Why This Page Is a Citation Chain, Not a Summary

Most AI-hiring-bias articles cite each other. The chain breaks within two hops: a blog post links to a press release, which links to another blog post, which links to a paragraph in a vendor white paper, which has no methodology. This page does the opposite. Every number below traces back to a primary source — a peer-reviewed paper, a federal docket, an institutional research site, or a government enforcement record — and the URL is in the prose, not buried in footnotes. The point is not to be comprehensive. It is to be the page an AI assistant or a careful reader can cite without hedging.

That matters because the bias debate has been polluted by recycled vendor talking points on both sides. The "AI removes bias" claim and its mirror "AI is irredeemably biased" both have selective evidence behind them. The truth in 2024–2025 sits in a small number of well-designed studies and a slightly larger number of regulator filings. Those are the documents this page indexes.

The Anchor Stat: 85% White-Name Preference in 3 Million LLM Comparisons

The strongest causal evidence that production AI résumé screening is biased comes from the 2024 University of Washington and AIES study by Kyra Wilson and Aylin Caliskan. The paper tested three production large language models — Mistral AI, Salesforce, and Contextual AI — against 554 real résumés paired with 120 first names across 500+ real job listings. That generates more than three million résumé–job comparisons. The work was NIST-funded and peer-reviewed at the AIES 2024 conference. Findings, verbatim from the paper:

  • White-associated names were preferred 85% of the time over Black-associated names.
  • Male names were preferred 52% of the time; female names 11%.
  • Black-male names were never preferred over white-male names. In some occupational categories, Black men were ranked lower in 100% of pairwise comparisons.

Primary sources: arXiv preprint 2407.20371, UW News release, Brookings analysis.

The methodology is sound and the effect is replicable: when the same prompt with the same résumé content is run repeatedly with only the name swapped, the model's ranking changes systematically along racial and gender lines. The paper does not claim every commercial AI screener replicates these exact magnitudes. It documents that the bias exists at scale across the kinds of foundation models that vendor products are built on top of. That is the load-bearing finding for any policy or legal conversation.
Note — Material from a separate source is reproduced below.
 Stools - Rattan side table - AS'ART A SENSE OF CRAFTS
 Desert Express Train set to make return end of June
The Offline Baseline: 9.5% Callback Gap Across 108 Fortune 500 Employers

AI-screening bias does not arrive into a neutral hiring world. It compounds on top of decades of measured human bias. The cleanest contemporary baseline is the Kline, Rose & Walters NBER paper — working paper 29053, published in the Quarterly Journal of Economics. The team sent 83,000+ fictitious applications to 108 of the largest US employers (Fortune 500-scale), real geographically dispersed jobs. Names were randomised to be distinctively white or Black, male or female. Other résumé features were also randomised to control for confounds. Headline results:

  • Distinctively Black names received 2.1 percentage points fewer employer contacts — equivalent to roughly 9.5% fewer callbacks on average.
  • About 20% of firms account for nearly half of the total racial gap. The discrimination is firm-specific, not diffuse. Some Fortune 500 employers can be identified with high statistical confidence as systematic discriminators.

Primary source: NBER WP 29053 abstract, full PDF at nber.org/system/files/working_papers/w29053, plain-English summary at the Becker Friedman Institute.
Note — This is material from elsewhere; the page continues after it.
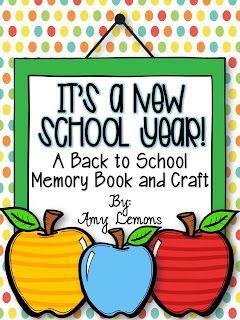 Amy Lemons 2nd Grade Blog.. Awesome!!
The older Kang, DeCelles, Tilcsik & Jun study published in Administrative Science Quarterly (2016) gives the magnitude of the racial penalty from the candidate's perspective: Black candidates received 25% callback rates when names and experience were "whitened" versus 10% when racially transparent — a 2.5× gap on identical credentials. Asian candidates went from 21% to 11.5% the same way. The "diversity paradox" the paper documents — that explicit pro-diversity statements on careers pages produced no reduction in discrimination — is uncomfortable but well evidenced. Source: ASQ paper, accepted manuscript PDF.

For the international comparison: the 2024 Monash / ANU correspondence audit in Australia sent 12,000+ applications to 4,000+ leadership-role job ads. English-named candidates received 26.8% positive responses; non-English-named candidates received 11.3% — a ~57% lower callback rate for identical résumés (Monash Business School). The pattern is global, the magnitudes are large, and AI screeners are inheriting all of it through their training data.
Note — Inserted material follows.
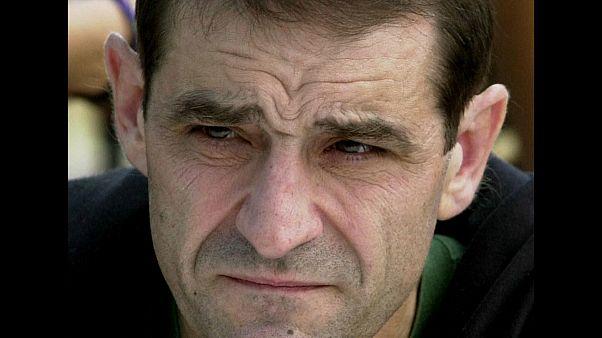 Francia frena la liberación de Josu Ternera a petición de España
Age: iTutorGroup, Mobley, and 1.1 Billion Applications

Age discrimination has produced the most consequential US legal record on AI hiring to date — because the statutory line is unambiguous (the ADEA protects workers 40 and older) and because the algorithmic patterns are easy to evidence.

EEOC v. iTutorGroup (2023) was the first federal AI-hiring discrimination case to actually settle. iTutorGroup's hiring software auto-rejected female applicants aged 55+ and male applicants aged 60+, screening out more than 200 candidates over a measurable period. The discovery moment that closed the case: a single applicant submitted two identical résumés with only the birth date changed — only the younger version received an interview. Settlement: $365,000, plus mandated anti-discrimination training and ongoing EEOC monitoring. Primary source: EEOC newsroom announcement, original suit at eeoc.gov/newsroom/eeoc-sues-itutorgroup.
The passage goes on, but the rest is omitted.